Among the lines below, copy exactly those from the one with "order: Galliformes" through the one with "A: Mouse (Mus).", counting both ends.

* * * * * * * * *

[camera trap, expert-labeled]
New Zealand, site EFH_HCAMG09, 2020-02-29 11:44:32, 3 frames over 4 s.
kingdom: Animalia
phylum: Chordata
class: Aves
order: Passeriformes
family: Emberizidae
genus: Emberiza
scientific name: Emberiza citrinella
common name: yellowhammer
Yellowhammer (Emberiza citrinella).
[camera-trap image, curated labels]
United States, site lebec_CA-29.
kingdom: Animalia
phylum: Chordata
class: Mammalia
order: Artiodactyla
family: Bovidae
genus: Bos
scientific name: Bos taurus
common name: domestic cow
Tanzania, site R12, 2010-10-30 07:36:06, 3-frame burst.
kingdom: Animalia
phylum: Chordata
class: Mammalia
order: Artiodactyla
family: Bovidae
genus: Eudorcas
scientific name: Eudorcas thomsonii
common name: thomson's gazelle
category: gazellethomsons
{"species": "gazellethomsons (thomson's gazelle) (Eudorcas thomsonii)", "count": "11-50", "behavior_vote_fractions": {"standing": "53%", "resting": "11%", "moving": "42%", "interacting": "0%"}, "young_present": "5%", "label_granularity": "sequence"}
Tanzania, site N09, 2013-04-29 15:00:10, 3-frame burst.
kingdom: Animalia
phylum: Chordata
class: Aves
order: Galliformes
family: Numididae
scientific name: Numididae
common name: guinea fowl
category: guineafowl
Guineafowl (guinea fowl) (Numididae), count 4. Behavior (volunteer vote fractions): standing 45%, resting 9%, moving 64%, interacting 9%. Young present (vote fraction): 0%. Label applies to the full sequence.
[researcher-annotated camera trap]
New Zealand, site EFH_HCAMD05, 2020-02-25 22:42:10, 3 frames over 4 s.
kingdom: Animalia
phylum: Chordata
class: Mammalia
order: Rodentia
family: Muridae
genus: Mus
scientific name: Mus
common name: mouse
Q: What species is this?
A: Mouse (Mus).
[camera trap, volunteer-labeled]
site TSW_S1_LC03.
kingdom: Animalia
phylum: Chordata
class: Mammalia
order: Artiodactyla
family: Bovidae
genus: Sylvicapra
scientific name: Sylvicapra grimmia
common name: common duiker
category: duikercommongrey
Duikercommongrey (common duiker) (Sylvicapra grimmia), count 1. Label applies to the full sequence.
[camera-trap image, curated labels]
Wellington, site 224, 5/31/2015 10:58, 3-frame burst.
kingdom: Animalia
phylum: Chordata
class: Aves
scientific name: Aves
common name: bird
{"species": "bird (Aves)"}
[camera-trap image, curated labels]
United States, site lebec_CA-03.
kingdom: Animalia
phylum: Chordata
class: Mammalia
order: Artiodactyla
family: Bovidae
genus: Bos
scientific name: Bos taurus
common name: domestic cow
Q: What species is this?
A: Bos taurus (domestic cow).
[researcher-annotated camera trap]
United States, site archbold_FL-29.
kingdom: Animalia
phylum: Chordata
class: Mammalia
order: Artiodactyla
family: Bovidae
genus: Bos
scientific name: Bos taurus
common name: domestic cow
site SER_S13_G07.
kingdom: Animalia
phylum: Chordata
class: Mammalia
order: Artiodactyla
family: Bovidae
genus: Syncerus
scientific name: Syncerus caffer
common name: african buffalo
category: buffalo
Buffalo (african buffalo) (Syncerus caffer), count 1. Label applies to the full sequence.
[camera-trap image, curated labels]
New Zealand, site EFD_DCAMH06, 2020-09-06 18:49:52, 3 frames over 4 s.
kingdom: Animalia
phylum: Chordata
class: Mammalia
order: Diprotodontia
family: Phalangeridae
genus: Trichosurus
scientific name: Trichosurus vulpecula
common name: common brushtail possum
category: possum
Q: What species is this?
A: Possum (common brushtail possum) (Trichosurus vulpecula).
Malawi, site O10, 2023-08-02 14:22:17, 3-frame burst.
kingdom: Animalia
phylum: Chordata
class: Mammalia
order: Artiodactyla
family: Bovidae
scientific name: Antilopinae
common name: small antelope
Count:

* * * * * * * * *

TASK SOLUTION:
order: Galliformes
family: Numididae
scientific name: Numididae
common name: guinea fowl
category: guineafowl
Guineafowl (guinea fowl) (Numididae), count 4. Behavior (volunteer vote fractions): standing 45%, resting 9%, moving 64%, interacting 9%. Young present (vote fraction): 0%. Label applies to the full sequence.
[researcher-annotated camera trap]
New Zealand, site EFH_HCAMD05, 2020-02-25 22:42:10, 3 frames over 4 s.
kingdom: Animalia
phylum: Chordata
class: Mammalia
order: Rodentia
family: Muridae
genus: Mus
scientific name: Mus
common name: mouse
Q: What species is this?
A: Mouse (Mus).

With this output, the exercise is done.